Did I remain symptom-free because I always wear a mask? Studies suggest that the proportion of asymptomatic cases is higher in regions where a greater proportion of people are wearing masks in public. Maybe masks reduce the amount of virus you take in when you do get exposed, and maybe less virus means fewer symptoms.
Or maybe my luck could be traced to other habits. I encountered one study, for instance, that indicated that getting certain vaccines might offer some protection from COVID-19 as an unexpected benefit. Two weeks before my positive test I had gotten a pneumonia vaccine, and back in September I had gotten a flu shot. Could one of those immunizations have been relevant?
I’m just spitballing here.

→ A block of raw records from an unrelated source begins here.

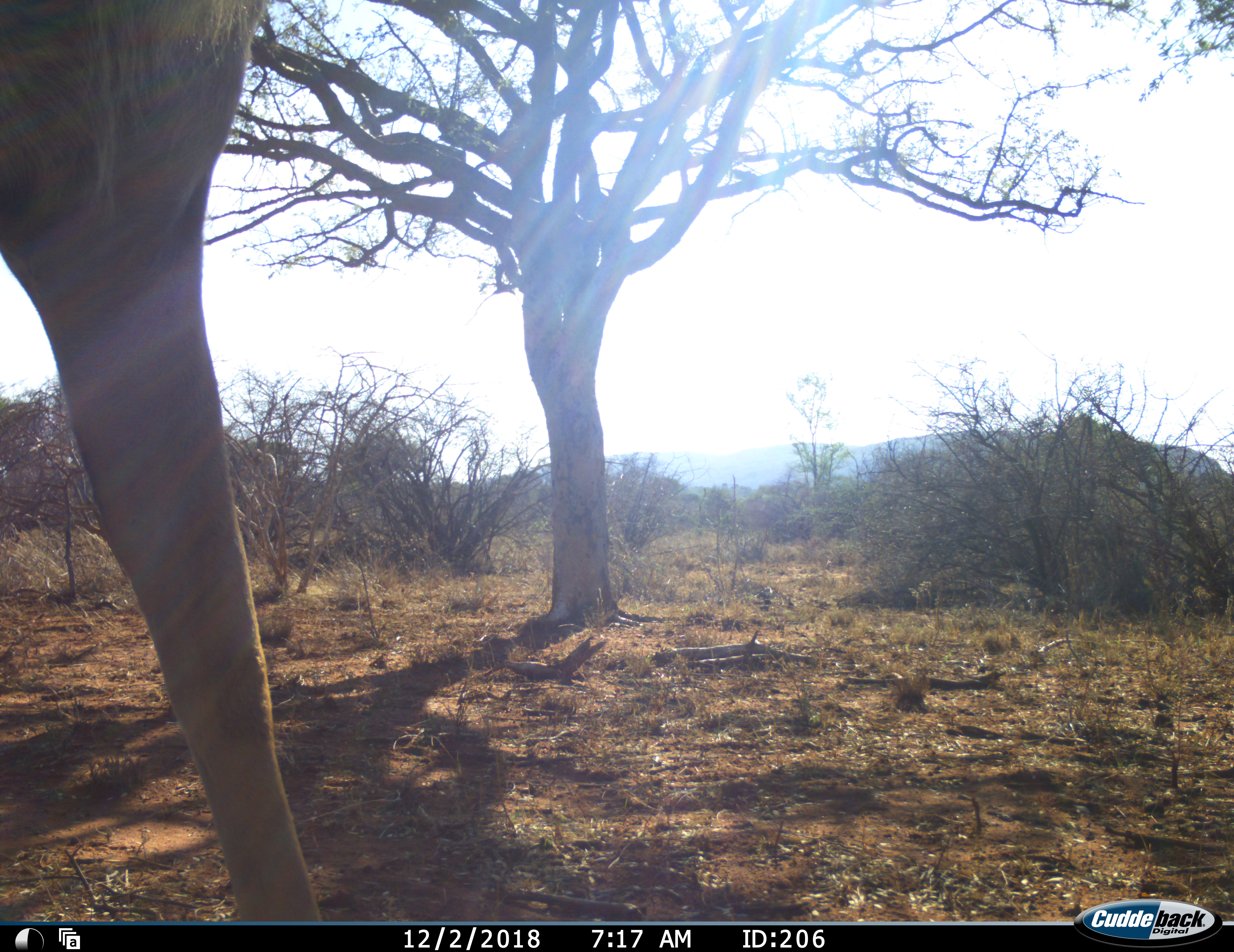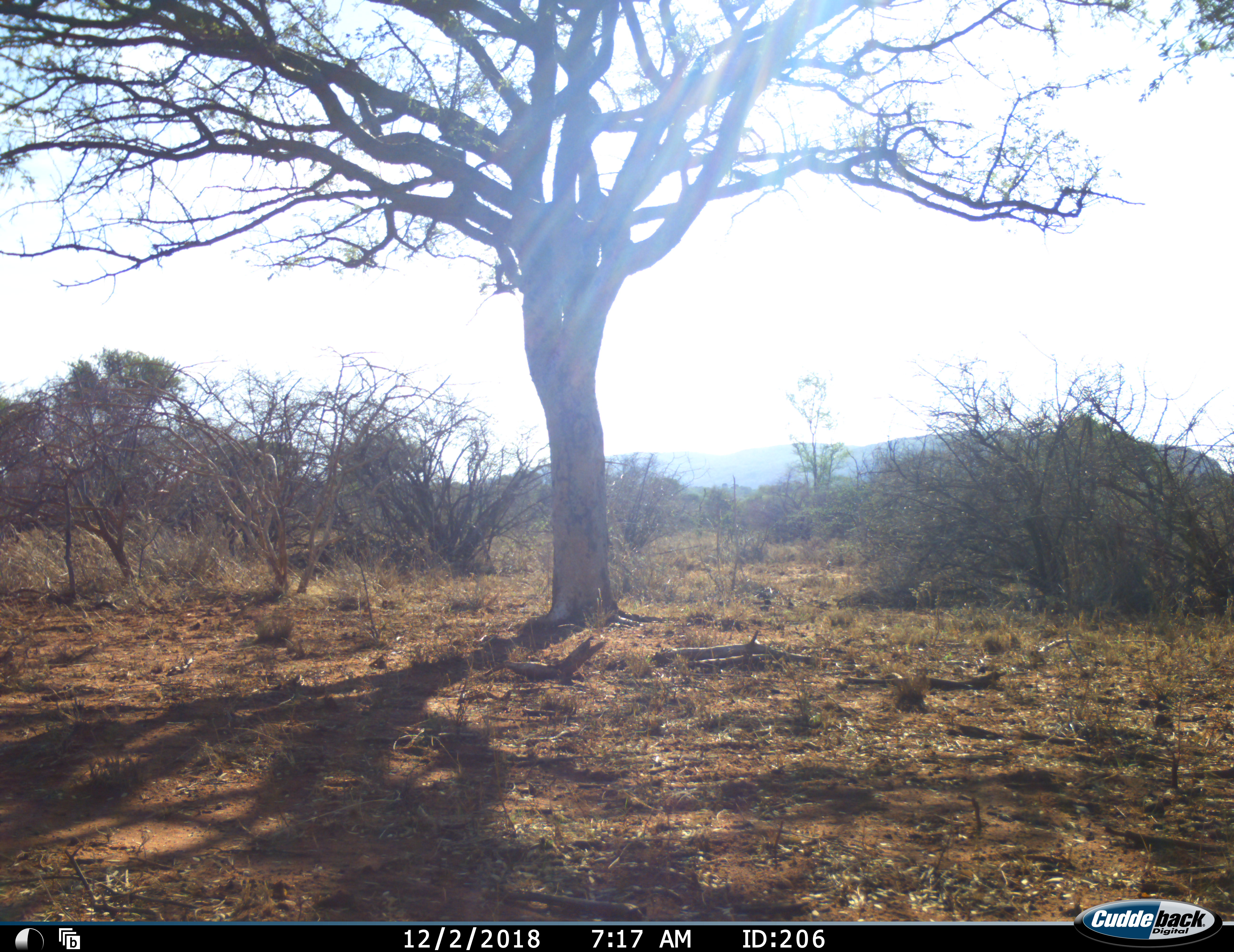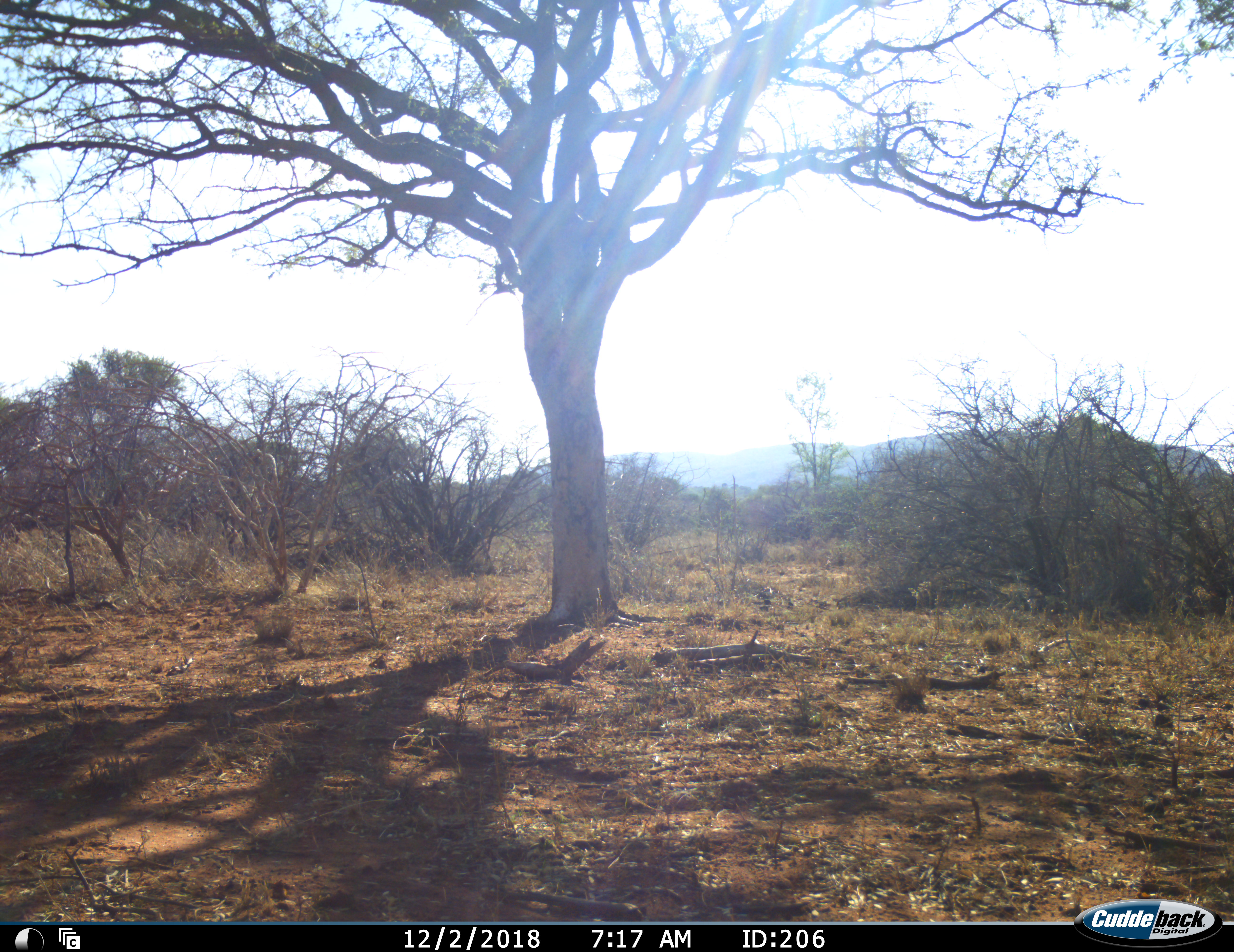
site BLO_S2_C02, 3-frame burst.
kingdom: Animalia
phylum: Chordata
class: Mammalia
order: Artiodactyla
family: Giraffidae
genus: Giraffa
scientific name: Giraffa camelopardalis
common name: giraffe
Giraffe (Giraffa camelopardalis), count 1. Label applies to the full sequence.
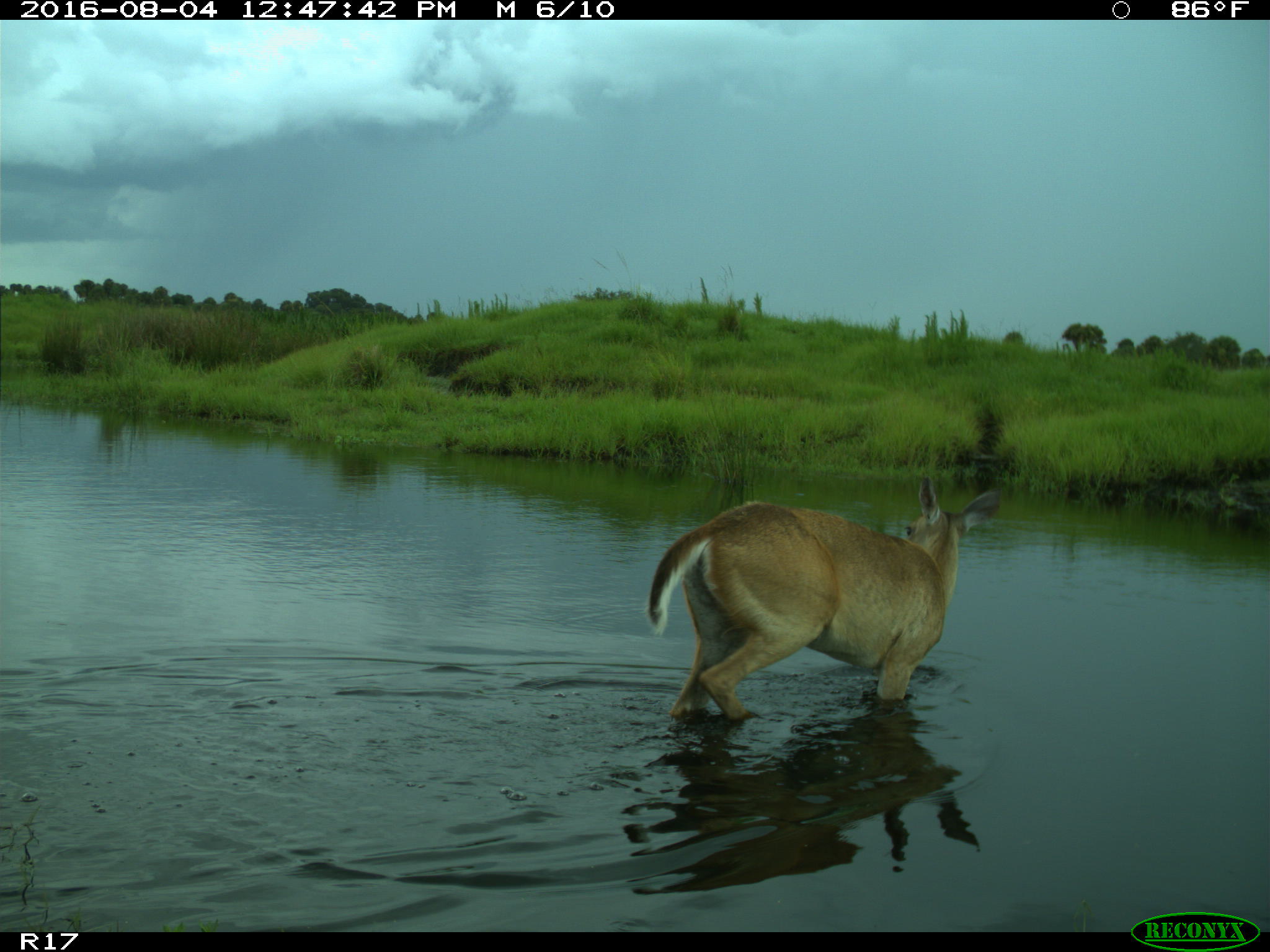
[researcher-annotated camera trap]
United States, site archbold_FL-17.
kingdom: Animalia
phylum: Chordata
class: Mammalia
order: Artiodactyla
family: Cervidae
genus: Odocoileus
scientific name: Odocoileus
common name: deer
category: unidentified deer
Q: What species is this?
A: Unidentified deer (deer) (Odocoileus).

But, in a way, that’s what even the experts have to do in many cases. Though they’re learning all the time, they still know very little about exactly how this virus new to humans behaves in the context of any one person’s particular mix of genes, physiology, environmental exposure or any of a number of other factors that could help explain why some are hit so much harder than others.
Jeff went for a second PCR test on Nov. 14 and, because of the overload of testing facilities in New York, he was still waiting for results on Nov. 17 when I emerged from my isolation period. I’d never developed any symptoms.
When Jeff’s results came back the next day — negative for COVID-19 — we were greatly relieved, but also, perhaps perversely, a little disappointed. Now what lessons were we supposed to draw?
Maybe the caution we’d used during my week of isolation had protected him. Maybe my lack of symptoms showed I had a very low viral load and was never really going to pass it on. Or maybe my own test was a false-positive — perhaps from contamination or a mix-up in the Delaware lab? — and I never had COVID-19 at all.
Three weeks after my positive COVID-19 test, I walked over to a testing site in Manhattan to get my blood drawn for an antibody test, just to see my story through. It was negative — another disappointment and one more bit of data I wasn’t quite sure how to interpret.
Antibody tests have a high rate of both false-negatives and false-positives. Combined with my positive PCR test for the virus, I would have considered a positive antibody test to be confirmation that I really had at one time been infected with the coronavirus, no matter how healthy I felt all along. But a negative antibody test? That presented more of a puzzle.
It could mean I was never infected with the coronavirus. Or it could mean I was just slow in building up a supply of antibodies, but they would show up eventually. Or it could mean, as I find myself musing now at 3 a.m., that I did in fact have an asymptomatic case, and I’m silently harboring a nice healthy store of T-cells — another protective form of immune cells that most commercial labs don’t look for yet. This last bit, I realize, is no doubt just middle-of-the-night wishful thinking.
But there’s one thing I do know, in light of this experience: Despite a global scientific effort that has led to a spectacular burst of new information this past year about a previously unknown pathogen, we can say very little with confidence about how the coronavirus will behave inside any one of us.
We’re still unable to tell a fully fleshed-out story about a particular individual’s encounter. Not the beginning, about how and when the virus was transmitted; nor the middle, about what symptoms it will cause; nor, especially and most distressingly, anything about how it will end.